R/gp_informative_compare_plot.R

Defines functions informative_plot

Documented in informative_plot

#' Plot credible intervals for parameters to compare ignoring with weighting an informative sample
#'
#' Uses as input the output object from the gpdpgrow() and gmrfdpgrow() functions.
#'
#' @param objects A list of objects, either all outputs from gpdpgrow(), or all from gmrfdpgrow().
#'        \code{objects} includes a model estimated under ignoring the informativeness of the 
#'        sampling design and another that employs weighting to account for the informativeness.
#'        An additional object may be added to represent a separate "iid" (or non-informative)
#'        sample from the same population, which will typically be available if the dataset
#'        was generated as synthetic data using function, "gen_informative_sample()".  
#' @param objects_labels A character vector of length equal to \code{objects} that provides
#'        labels for each entry in \code{objects}.  Allowed entries in \code{objects_labels} 
#'        are \code{c("ignore","weight","iid")}, where "ignore" denotes a model that ignores
#'        the informativeness, while "weight" denotes a model that employs sampling weights and
#'        "iid" denotes a model run on a non-informative, iid sample from the same population.
#'        Defaults to \code{objects_labels = c("ignore","weight")}.       
#' @param map A list matrices, where each entry is produced 
#'        from \code{cluster_plot(object)$map}. It is comprised of
#'        unit labels and cluster assignments for each object in \code{objects}.
____________________
TASK REQUIREMENTS:
Write the lines that come next in the roxygen documentation for informative_plot, starting right after the description of the map parameter.

SUPPLIED DATA:
____________________
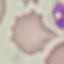
Result: negative for malaria parasites. Photographed with a smartphone camera at the microscope eyepiece. Cell patch, automatically extracted from a larger field of view and resized to 64 × 64 pixels. Thin smear of blood. Giemsa stain.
Identify the parasite.
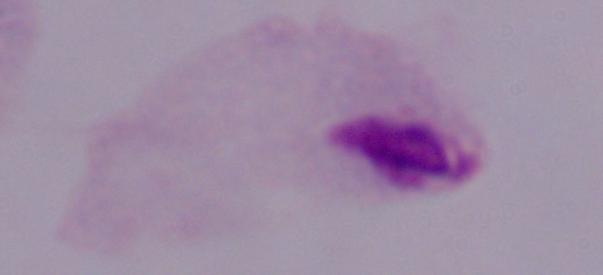

A trichomonad.

1000x magnification. Photomicrograph.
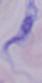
____________________
ANSWER TO THE PROBLEM:
#'        The length of \code{map} must be equal to the length of \code{objects}.
#' @param units_name The label in each "map" matrix for the observation units. Will be the same as the
#'        \code{units_name} entry for the previously run, \code{cluster_plot()} function.
#' @param model A scalar character input indicating the estimation model for \emph{all} of the entries
#'        in \code{objects}. Allowable values for \code{model} are c("gp","gmrf"). Defaults to
#'        \code{model = "gp"}.
#' @param true_star An optional, \emph{P x M}  matrix, of true parameter location values, where
#'        \code{P} denotes the number of parameters per cluster and \code{M} denotes the number of
#'        clusters.  For example, in \code{model = "gp"} with a single, rational quadratic covariance,
#'        \code{P = 3} and if there are 3 clusters, then \code{M = 3}.  For a \code{model = "gmrf"},
#'        with a single covariance, \code{P = 1}.  
#' @param map_true An optional \code{data.frame} object with \code{n} rows, the size of the
#'        informative sample used for \code{c("ignore","weight")} objects that maps the
#'        \code{units_name} to a true cluster.  \code{map_true} must have 2 columns (and the
#'        rest are ignored), one must be named the same value as input for \code{units_name}.
#'        The second column must be named, \code{cluster}.  If the true values derive
#'        from running \code{gen_informative_sample()} as the source of the true values,
#'        one may just input the \code{map_obs} \code{data.frame} that is listed in the object
#'        returned by \code{gen_informative_sample()}.
#' @return A list object containing the plot of estimated functions, faceted by cluster,
#'     	and the associated \code{data.frame} object.
#'     \item{p.compare}{A \code{ggplot2} plot object}
#'     \item{dat.compare}{A \code{data.frame} object used to generate \code{p.compare}.}
#' @seealso \code{\link{gpdpgrow}}, \code{\link{gmrfdpgrow}}
#' @examples 
#' \dontrun{
#' library(growfunctions)
#' ## use gen_informative_sample() to generate an 
#' ## N X T population drawn from a dependent GP
#' ## By default, 3 clusters are used to generate 
#' ## the population.
#' ## A single stage stratified random sample of size n 
#' ## is drawn from the population using I = 4 strata.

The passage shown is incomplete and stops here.